OK, so you've tried Google, and probably keep going back, or maybe you even made your own iGoogle Home page, yep? Me too. You probably also know about tag clouds and how as you use certain key search words, these get larger and those that don't get used shrink? Ever used a swiki? It's a search engine that acts as a wiki space, so that everyone who uses it can add their own knowledge ... and the swiki learns. Swikis have a useful visual element.

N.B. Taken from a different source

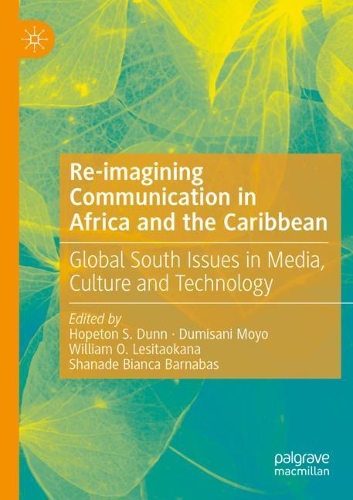 Re-imagining Communication in Africa and the Caribbean: Global South Issues in Media, Culture and Technology. 2021 ed.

Well, I stumbled across Quintura today, and I must say I am quite impressed. It's totally visual. Go check it out for yourself. It presents you with a general tag cloud to begin with. You click on the word or phrase of your choice and it creates a second tag cloud with your key word in the middle. All the other key words associated with it are in its orbit, near to the centre if they are closely associated, more distant if they are less closely associated with it. There are even hyperlinked icons floating about. Hover over the key word and lo and behold, in the right hand column it coughs up all the hits it can find. Excellent. Best search engine I've seen yet. Google may need to revise its front end search system if it wants to match this service. Let me know what you think...

Friday 3 August 2007

Facebook in the dock

A couple of days ago I reported that YouTube was under fire (see post below). Well, the dock is getting a little crowded, because now I hear that FaceBook is in trouble too. It's been reported on the BBC News that the social networking website has had 6 major British companies withdraw their advertising from its site. These are big spenders including Virgin Media, Halifax Bank and Vodafone. The reason they are taking their trade elsewhere? They don't want to be associated with a Neo-Nazi political organisation (I am not even going to mention their name) that FaceBook has allowed to advertise on the site. It appears that advertisers have no say about who their adverts appear next to, so unless something changes, they won't be back.

It's all a little disturbing I think... I haven't actually seen the offending adverts, but I can guess what they are there for. Recruiting for their cause amongst the majority of young people who subscribe to the site I guess. So here's the question.... should FaceBook do a volte face and (jack)boot out the fascists? Or should we see this little episode as simply Web 2.0 democracy in action? What do you think?

Wednesday 1 August 2007

YouTube in the dock

UK teachers have made a call to ban YouTube from British schools. They claim that YouTube makes it easier for bullies to send abusive e-mails and texts to their victims. This relates to a blog I posted about happy slapping in February. You can read the original BBC News article to get more details.

Hmmm... My initial thoughts are that shutting down access to YouTube (or any other web based social networking space) merely shifts bullying activities onto another medium. Try mobile phones, home pc e-mail, the plain old telephone, notes passed in class or simply the 'walk home' from school. The only way to stop bullying is to segregate children in individual plastic bubbles each with their own oxygen supply. Even then there would probably be taunts that some children's plactic bubbles are bigger, uglier or more 'gay' than others.

It's a fact of life, and children will bully each other as a part of the natural learning process of growing up. Don't misunderstand me. Bullying should not be tolerated in any shape or form (I speak as a victim on many occasions, both at school and at work, and it's not funny), but let's not go laying the blame at the door of YouTube. Doing so means you are in danger of sinking to the level of Andrew Keen.